C'était juste ajouté sur le rôle, c'est aussi de servir de paratonnerre. Et on l'a vu au moment de l'affaire Benalla. Edouard Philippe, lui, était dans l'hémicycle et pouvait répondre. Donc, il était un des premiers à défendre le Président. Mais sinon, leurs relations sont plutôt bonnes.
On le reproche, justement, de ne pas avoir joué le rôle de paratonnerre lors de l'affaire Benalla. Il est quand même un des premiers à être monté. On ne lui reproche pas à lui.
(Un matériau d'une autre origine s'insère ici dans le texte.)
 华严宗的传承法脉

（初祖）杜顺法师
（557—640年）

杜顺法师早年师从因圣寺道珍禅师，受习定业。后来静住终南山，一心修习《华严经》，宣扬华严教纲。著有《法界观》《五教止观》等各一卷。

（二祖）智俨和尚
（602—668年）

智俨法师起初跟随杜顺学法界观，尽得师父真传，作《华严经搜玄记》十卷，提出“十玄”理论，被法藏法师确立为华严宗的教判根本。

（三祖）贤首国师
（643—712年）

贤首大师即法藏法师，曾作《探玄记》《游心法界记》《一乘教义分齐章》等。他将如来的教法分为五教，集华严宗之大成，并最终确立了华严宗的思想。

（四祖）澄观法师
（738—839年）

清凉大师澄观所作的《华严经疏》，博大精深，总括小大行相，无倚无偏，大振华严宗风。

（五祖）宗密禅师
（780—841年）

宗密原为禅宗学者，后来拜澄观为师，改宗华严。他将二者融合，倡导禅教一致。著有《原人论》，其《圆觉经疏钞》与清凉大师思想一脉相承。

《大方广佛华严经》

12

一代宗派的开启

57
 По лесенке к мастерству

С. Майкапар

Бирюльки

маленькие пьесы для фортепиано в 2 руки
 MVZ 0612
Parce qu'il était au front. D'autres ministres ont un peu disparu à ce moment-là, mais lui est plutôt... Le Président a plutôt trouvé que certains s'étaient un peu planqués pendant cette période-là. Honnêtement, Edouard Philippe est allé quand même au front, notamment dans les questions d'actualité.
La popularité de Macron diminue-t-elle plus que celle de son Premier ministre,
Brice Tatureillet ? Il est légèrement en dessous. Elles sont très indexées. De toute façon, elles sont tout à fait parallèles. Elles sont dans le même bateau. Emmanuel Macron est à 25% et le Premier ministre à 26%.
Ce qui est différent de l'époque de Nicolas Sarkozy et François Fillon, par exemple. Ah oui, parce que... Où là, il s'était vraiment divers.
Ça s'explique par le positionnement qu'a choisi Edouard Philippe qui est de coller au Président. Donc c'est normal qu'ils montent ensemble ou ils baissent ensemble. Alors que tout le monde savait qu'entre François Fillon et Nicolas Sarkozy, il y avait quand même quelques antagonismes de fond et de personnalité.
Allez, juste un mot. Oui, non. Edouard Philippe, peut-il jeter l'éponge ? Non. Pas tout de suite. Pas du genre à jeter l'éponge. Bon. C'est tout pour un amateur de boxe. Oui. Ça serait jeter les gants.
Merci beaucoup d'avoir suivi cette émission à la soirée diffusée ce soir à 23h15. Et nous, on se donne rendez-vous demain à la même heure pour un nouveau C'est dans l'air. Bonne soirée. à l'heure.